*** Opening of Provided text ***

The Texas-based HBCU received $50 million, the largest gift of any of the 23 HBCUs Scott directly supported. Of that, $33 million went into a variety of endowment accounts, a PVAMU spokesperson told The Plug.
“With this substantial addition of funds, the University’s $95 million endowment increased nearly 40 percent to almost $130 million, making it one of the largest endowments at a Historically Black College or University,” the spokesperson said.
Through funds allocated from the endowment, PVAMU was able to launch the Toni Morrison Writer-in-Residence Program with an inaugural event with famed writer, poet and close friend and colleague of Toni Morrison, Nikki Giovanni. The school is also using some of the funds to hire 23 new tenure-track faculty.
The remaining $17 million was used in two areas:
- $10 million went to create the Panther Student Success Grant Program, an effort to assist primarily juniors and seniors with unpaid balances created by the financial challenges posed by Covid-19.

*** Close of Provided text ***
*** Opening of Source material ***

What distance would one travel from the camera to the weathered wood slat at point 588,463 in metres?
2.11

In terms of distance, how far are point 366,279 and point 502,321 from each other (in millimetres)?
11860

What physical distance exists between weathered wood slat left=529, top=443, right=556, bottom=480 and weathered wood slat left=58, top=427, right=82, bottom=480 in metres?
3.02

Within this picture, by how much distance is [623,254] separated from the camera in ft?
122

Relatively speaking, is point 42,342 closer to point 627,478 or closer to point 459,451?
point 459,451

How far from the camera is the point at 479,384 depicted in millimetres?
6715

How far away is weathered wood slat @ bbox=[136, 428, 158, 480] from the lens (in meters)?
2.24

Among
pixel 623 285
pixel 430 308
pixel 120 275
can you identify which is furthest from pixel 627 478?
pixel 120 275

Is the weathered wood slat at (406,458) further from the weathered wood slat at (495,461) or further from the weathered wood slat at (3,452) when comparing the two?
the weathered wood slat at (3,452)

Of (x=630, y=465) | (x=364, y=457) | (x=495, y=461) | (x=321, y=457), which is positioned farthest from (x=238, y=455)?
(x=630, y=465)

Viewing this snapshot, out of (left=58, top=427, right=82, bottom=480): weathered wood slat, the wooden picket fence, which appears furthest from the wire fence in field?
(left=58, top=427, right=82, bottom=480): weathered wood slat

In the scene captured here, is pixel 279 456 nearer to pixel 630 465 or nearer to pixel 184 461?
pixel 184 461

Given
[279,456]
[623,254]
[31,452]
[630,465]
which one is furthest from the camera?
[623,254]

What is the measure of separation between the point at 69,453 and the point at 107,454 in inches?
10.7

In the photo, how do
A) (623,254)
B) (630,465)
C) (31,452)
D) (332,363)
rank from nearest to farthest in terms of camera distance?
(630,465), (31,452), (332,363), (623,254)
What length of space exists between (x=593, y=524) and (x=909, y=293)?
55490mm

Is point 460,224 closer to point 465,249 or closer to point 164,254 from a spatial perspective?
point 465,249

*** Close of Source material ***

Continue the passage about PVAMU's $50 million gift, starting right after its last sentence.

- $7 million went to the construction of a new state-of-the-art engineering building
The past year has also been a historic funding year for the school after the visibility that came from Scott’s gift. PVAMU raised more than $70 million, the spokesperson said.
Tougaloo College: Received $6 million
“We are deeply grateful to philanthropist MacKenzie Scott for her magnanimous generosity as it enabled us to advance major initiatives,” Carmen Walters, President of Tougaloo, told The Plug.
Scott’s $6 million was the largest from a named donor in the Mississippi-based college’s 150-year history. Over the past year, the school used $2.5 million for merit and need-based scholarships, put $1.15 million toward significant upgrades to five campus facilities and the remaining $2.35 million went to establishing a fund that will support scholarships, technology and infrastructure improvements.
As a result of Scott’s gift, the College garnered numerous unexpected gifts from private donors, according to a Tougaloo spokesperson:
- Two anonymous donors gave gifts totaling $2.75 million for scholarships.
- TikTok gave $1 million for scholarships to prepare students for public health careers.
- Gilead Sciences gave $1 million for social justice programming and student support.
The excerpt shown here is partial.